### What you have to do:
Can you repeat verbatim the part of the rows that opens with the line containing "Across all of" and closes with the line containing "98.4 meters", including both of those lines and nothing else?

### Task data:

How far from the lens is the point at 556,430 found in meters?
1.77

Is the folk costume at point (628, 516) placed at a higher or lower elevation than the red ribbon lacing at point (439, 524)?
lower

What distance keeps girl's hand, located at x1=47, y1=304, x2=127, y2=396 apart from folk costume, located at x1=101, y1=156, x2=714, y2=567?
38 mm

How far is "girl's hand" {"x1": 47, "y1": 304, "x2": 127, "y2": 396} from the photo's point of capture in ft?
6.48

---

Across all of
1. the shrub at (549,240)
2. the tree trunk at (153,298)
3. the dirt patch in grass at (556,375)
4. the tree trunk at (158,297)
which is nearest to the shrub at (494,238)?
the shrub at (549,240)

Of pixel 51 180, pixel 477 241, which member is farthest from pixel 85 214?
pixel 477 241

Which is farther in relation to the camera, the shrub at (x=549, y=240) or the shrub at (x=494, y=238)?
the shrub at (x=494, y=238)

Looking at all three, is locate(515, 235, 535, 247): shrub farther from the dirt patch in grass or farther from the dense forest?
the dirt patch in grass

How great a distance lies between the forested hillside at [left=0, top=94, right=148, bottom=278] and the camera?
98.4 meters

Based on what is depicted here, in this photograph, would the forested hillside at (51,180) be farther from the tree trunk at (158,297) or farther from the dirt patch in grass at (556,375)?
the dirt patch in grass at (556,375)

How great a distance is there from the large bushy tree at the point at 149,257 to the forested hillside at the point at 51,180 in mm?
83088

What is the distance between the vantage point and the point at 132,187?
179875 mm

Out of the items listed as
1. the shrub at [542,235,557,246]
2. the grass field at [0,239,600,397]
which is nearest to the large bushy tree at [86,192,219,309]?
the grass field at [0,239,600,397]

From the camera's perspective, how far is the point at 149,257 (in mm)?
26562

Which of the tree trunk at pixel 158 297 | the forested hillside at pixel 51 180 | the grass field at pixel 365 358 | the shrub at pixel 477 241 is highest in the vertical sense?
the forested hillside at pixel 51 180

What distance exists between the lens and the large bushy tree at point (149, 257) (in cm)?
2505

* * *

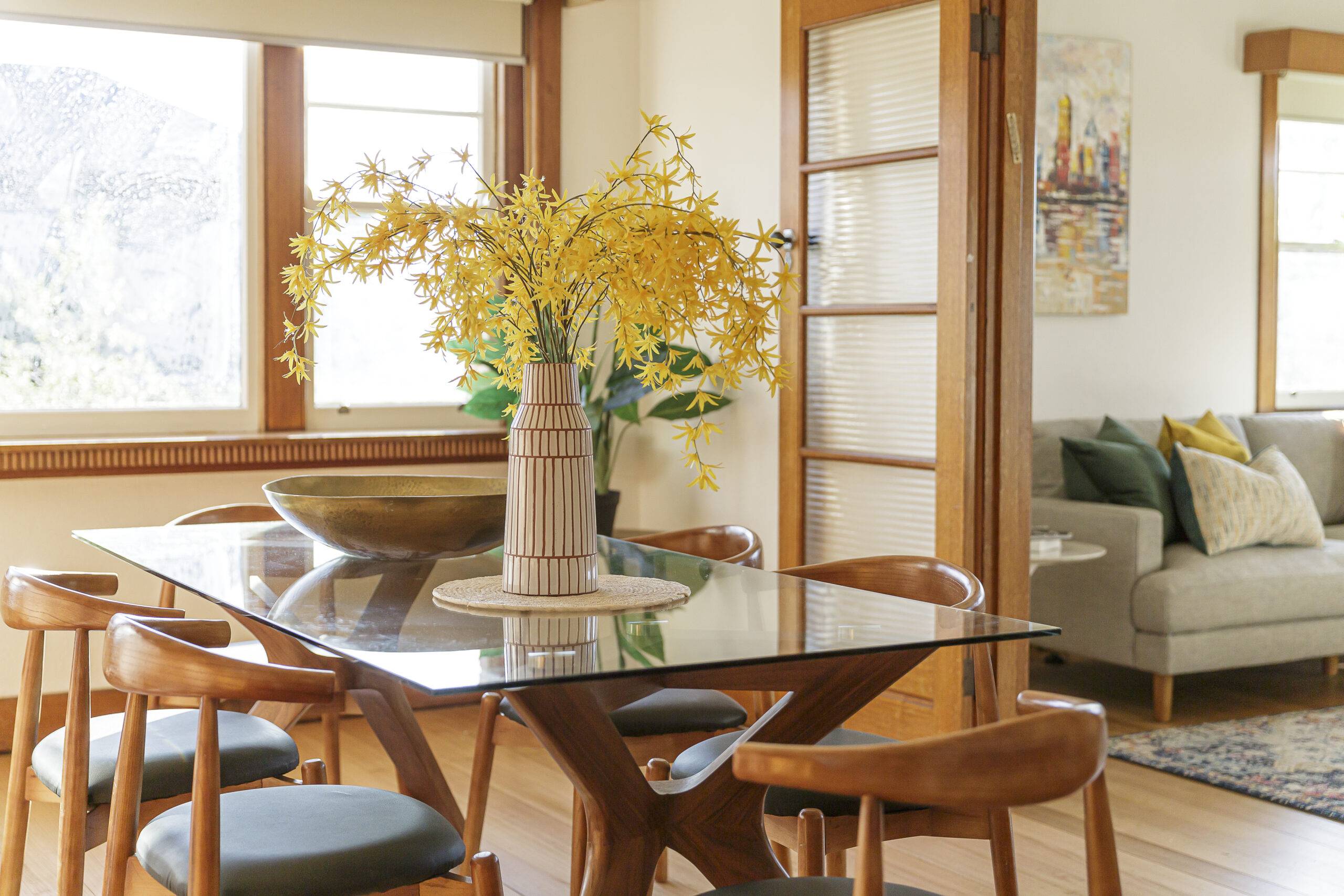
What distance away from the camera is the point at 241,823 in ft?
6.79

### Result for this task:
Across all of
1. the shrub at (549,240)
2. the tree trunk at (153,298)
3. the dirt patch in grass at (556,375)
4. the tree trunk at (158,297)
which is nearest to the shrub at (494,238)?
the shrub at (549,240)

Of pixel 51 180, pixel 477 241, which member is farthest from pixel 85 214?
pixel 477 241

Which is farther in relation to the camera, the shrub at (x=549, y=240) or the shrub at (x=494, y=238)?
the shrub at (x=494, y=238)

Looking at all three, is locate(515, 235, 535, 247): shrub farther from the dirt patch in grass or farther from the dense forest?
the dirt patch in grass

How great a distance lies between the forested hillside at [left=0, top=94, right=148, bottom=278] and the camera?
98.4 meters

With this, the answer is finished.